━━ EXTRACTED TEXT

Diana sent me a link to a reading Norman gave at Punahou a few years ago. I had forgotten his strong New England accent (he was originally from Pawtucket, RI). And, while the poems remind me more of Wright and Bly perhaps, the accent brings into play the inheritance from Frost, for whom the outside world--whether farming or, in Norman's case, hunting and fishing--was an inevitable allegory for the cruelties of the human heart. Here is the YouTube video from 2008. "A Note for Amy" is worth listening to for the taut "t" sounds alone. Beauty's spit / ting image.




Let me copy the poem I mentioned at the outset, the one posted by Joe Tsujimoto on facebook, and lineate it as best I can, using facebook's lineation and my own guess work. I have Chris Hindley's permission to do so.

━━━━
━━ DATA

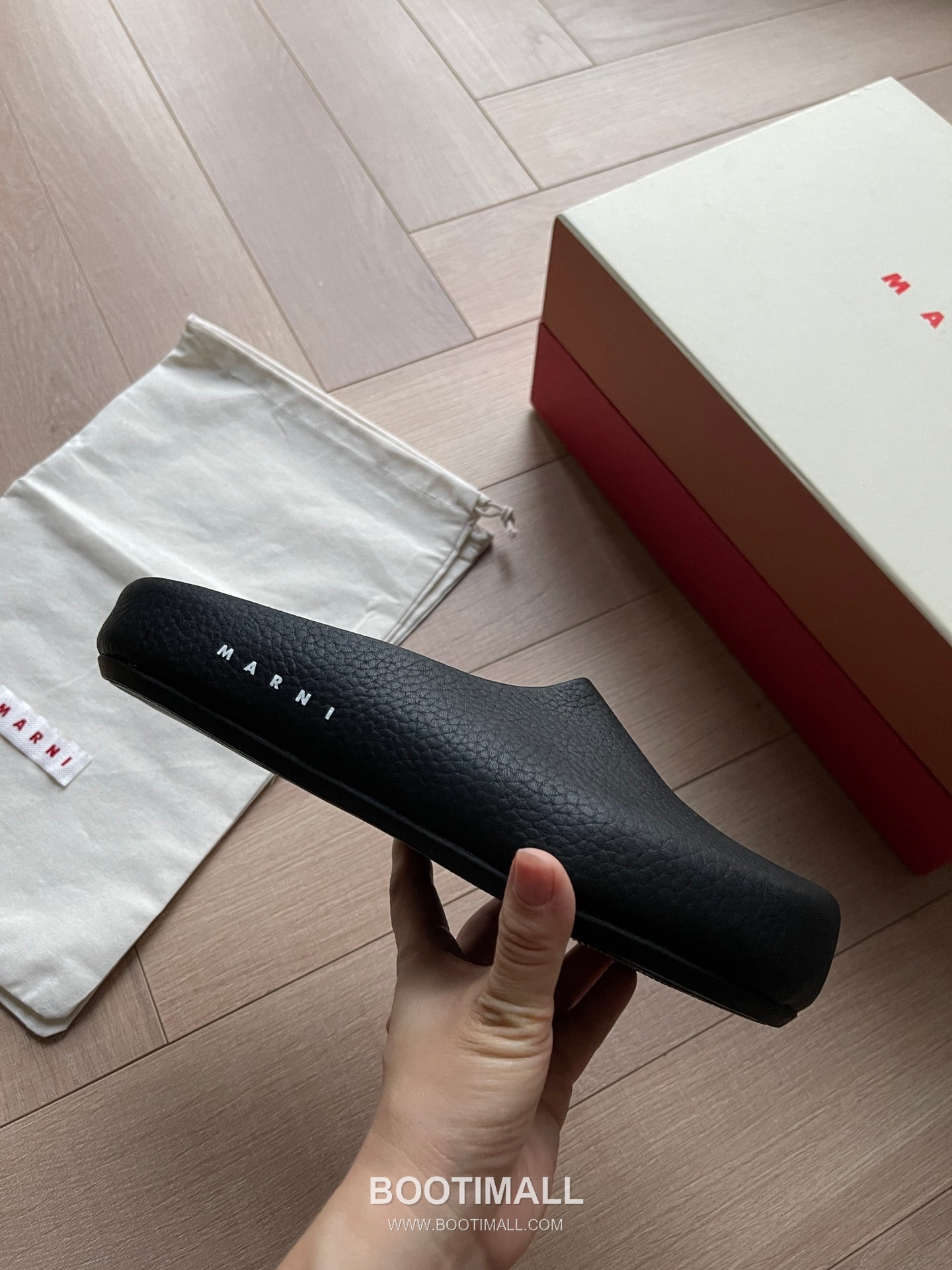 Marni Suede Leather Low Sneakers with Minimalist Design Detail 마르니 스웨이드 레더 로우 스니커즈 미니멀 디자인 디테일 3cm 2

━━━━

Copy word for word the part of the passage about Norman's reading that begins with the words containing "Diana sent me" and ends with "permission to do so.".

Diana sent me a link to a reading Norman gave at Punahou a few years ago. I had forgotten his strong New England accent (he was originally from Pawtucket, RI). And, while the poems remind me more of Wright and Bly perhaps, the accent brings into play the inheritance from Frost, for whom the outside world--whether farming or, in Norman's case, hunting and fishing--was an inevitable allegory for the cruelties of the human heart. Here is the YouTube video from 2008. "A Note for Amy" is worth listening to for the taut "t" sounds alone. Beauty's spit / ting image.




Let me copy the poem I mentioned at the outset, the one posted by Joe Tsujimoto on facebook, and lineate it as best I can, using facebook's lineation and my own guess work. I have Chris Hindley's permission to do so.